We've received valuable insights from sensitivity readers on two of our recent books. We are incorporating sensitivity readers into our creative process, and we will continue to reach out to experts in various fields to help us identify our blind spots.
What the heck are sensitivity readers? Is this basically a new form of censorship, except done to prevent anyone from being offended by an accidental remark?
 

Care to elaborate? 'cause I can't see how that would NOT be the next step they take. It's logical.
And just after we got a great insight into Drow and how Lolth betrayed Correllon in Mordenkainen's Tome of Foes.


What the heck are sensitivity readers? Is this basically a new form of censorship, except done to prevent anyone from being offended by an accidental remark?

It's a strawman because you are presenting a version of the opposing argument that is easy for you to knock down. "There is no pleasing this particular crowd." Not to mention that this isn't a good faith presentation of their position.

It's a slippery slope because you are assuming that changing how WOTC presents orcs will result in (checks notes) the removal of Lolth from D&D.
 

BB Shockwave

Explorer
THIS is what matters the most. You can pat yourself on the back for not offending cultures X, Y, and Z all you want in a fantasy setting by mildly changing the text in a handful of books in a world where you murder dragons based on the color of their scales and obliterate other sentient humanoids for a cash reward. None of it matters unless you're actually doing something in the real world.

D&D is a fantasy world. It isn't real.
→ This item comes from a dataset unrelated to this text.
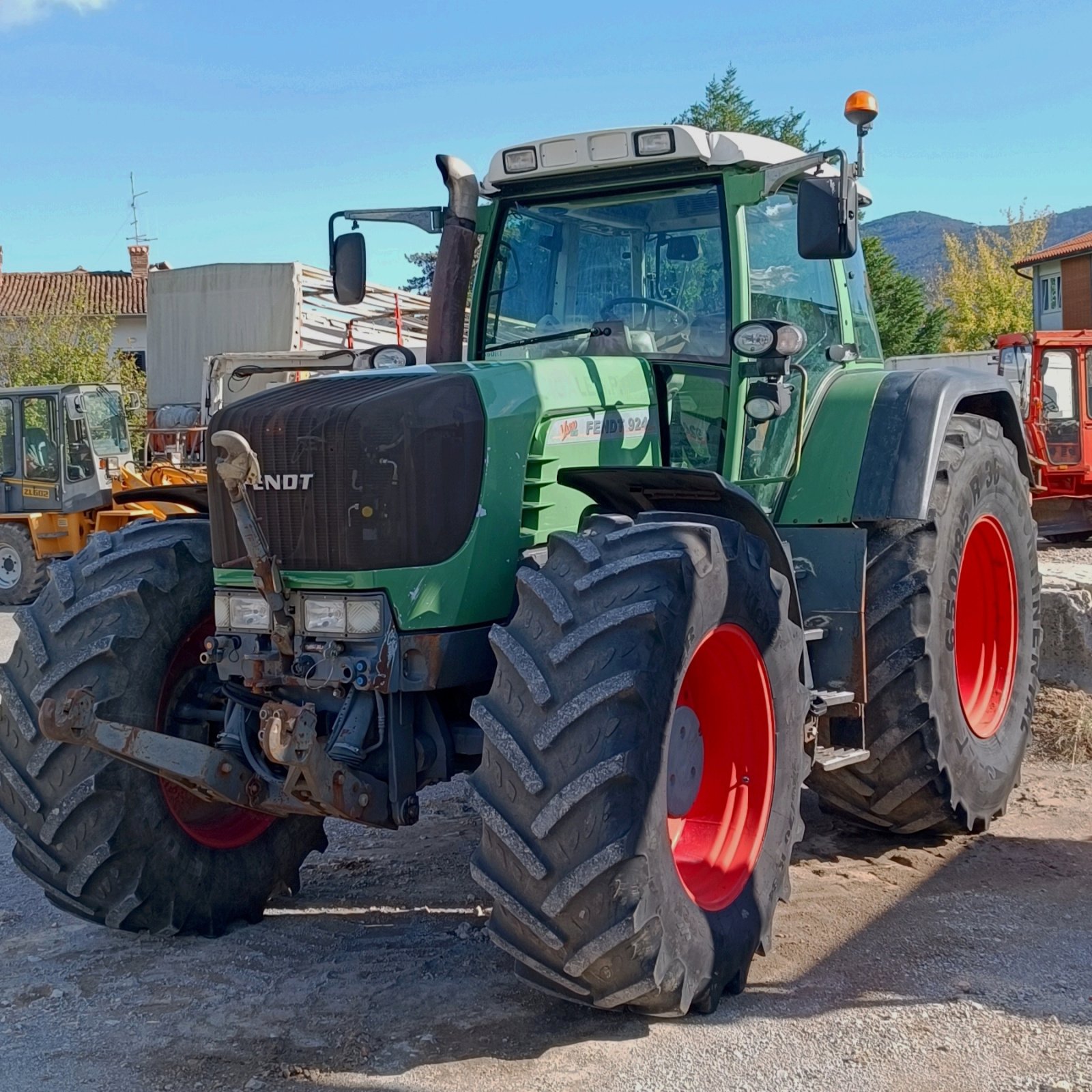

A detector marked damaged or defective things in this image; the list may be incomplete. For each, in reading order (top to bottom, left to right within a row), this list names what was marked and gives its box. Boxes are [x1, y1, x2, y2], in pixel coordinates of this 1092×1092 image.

rusty metal bracket [40, 690, 397, 825]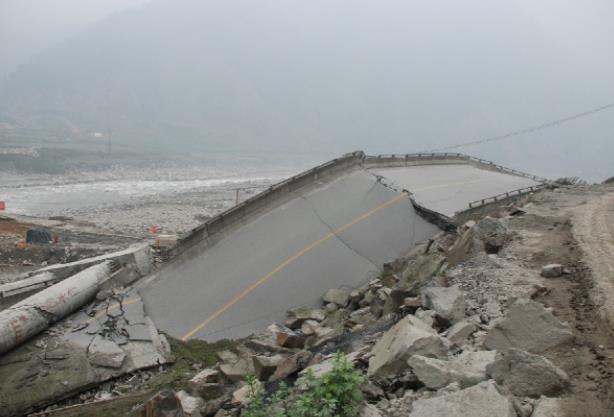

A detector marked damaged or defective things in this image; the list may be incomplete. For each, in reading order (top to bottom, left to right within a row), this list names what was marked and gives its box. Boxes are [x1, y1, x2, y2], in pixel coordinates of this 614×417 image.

Odds are, you're going to offend anyone who associates in the slightest with orcs (violent cultures that perhaps are misunderstood because orcs just need a hug), goblins (slightly less violent cultures with trickster features who also need a hug to switch to good), beholders (intellectual but malevolent cultures who need a hug), evil dragons (I'm colored red so I'm evil but dammit, if I had a hug I'd be not evil), mind flayers (intellectual but malevolent cultures who need a hug but probably will still eat your brains), cultists (of all kinds and pseudo-religions and who are you to tell me my religion is wrong), drow (I was born evil but I'm choosing to be awesome like Drizz't, and if you just gave me a hug), duergar (we don't have a literary hero yet like Drow, but essentially we're like Drizz't, and F-U for not giving little people their due with a literary anti-hero like Drizz't you racist bastards), demons (I've repented my ways, don't I get a second chance you unforgiving bastards), devils (same thing), and pretty much anything because D&D is going to offend some culture. Fantasy is built upon stereotypes of what good and evil act like.
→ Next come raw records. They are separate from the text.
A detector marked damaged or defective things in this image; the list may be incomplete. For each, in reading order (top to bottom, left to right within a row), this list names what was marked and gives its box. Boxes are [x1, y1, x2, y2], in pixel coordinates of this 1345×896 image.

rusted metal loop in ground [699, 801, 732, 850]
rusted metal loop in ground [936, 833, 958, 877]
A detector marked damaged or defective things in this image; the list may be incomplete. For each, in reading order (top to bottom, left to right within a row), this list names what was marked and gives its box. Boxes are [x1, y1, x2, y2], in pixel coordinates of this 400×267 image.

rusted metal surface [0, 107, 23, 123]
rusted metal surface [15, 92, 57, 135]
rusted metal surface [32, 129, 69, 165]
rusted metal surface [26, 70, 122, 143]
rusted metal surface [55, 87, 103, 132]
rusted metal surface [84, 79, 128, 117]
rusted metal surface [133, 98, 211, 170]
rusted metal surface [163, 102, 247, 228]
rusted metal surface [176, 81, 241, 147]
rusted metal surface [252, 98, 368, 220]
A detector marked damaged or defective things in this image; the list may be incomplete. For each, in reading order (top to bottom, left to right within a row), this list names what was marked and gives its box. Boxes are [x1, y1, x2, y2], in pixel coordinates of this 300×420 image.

I'd rather WOTC bring in fresh perspectives to adventures and diversify its settings than try to solve real-world racism in-game by opting to change your ability scores. Haven't we had enough discussions started over solving matters in-table rather than off-table?
Great post. Indeed, why don't Duergar or Goblins get a hero character like Drizzt? Duergar are basically victims of the Illithid, same as the Gith, and feel (arguably rightfully) betrayed by their pantheon.
At least Beholders are kinda "humanized" with Xanathar who while still being basically a James Bond villain, is someone you can have a work relationship with (even if he tends to disintegrate people whom he gets paranoid about). Plus there are Spectators, who are not evil and rather curious and friendly.
I think it was Eberron that tried the whole "Dragons can be any alignment" thing regardless of being Chromatic or Metallic. I have not read enough of it to see if it worked. They also made Drow worship a scorpion god and live on the surface, though I am not sure if that made them any less evil.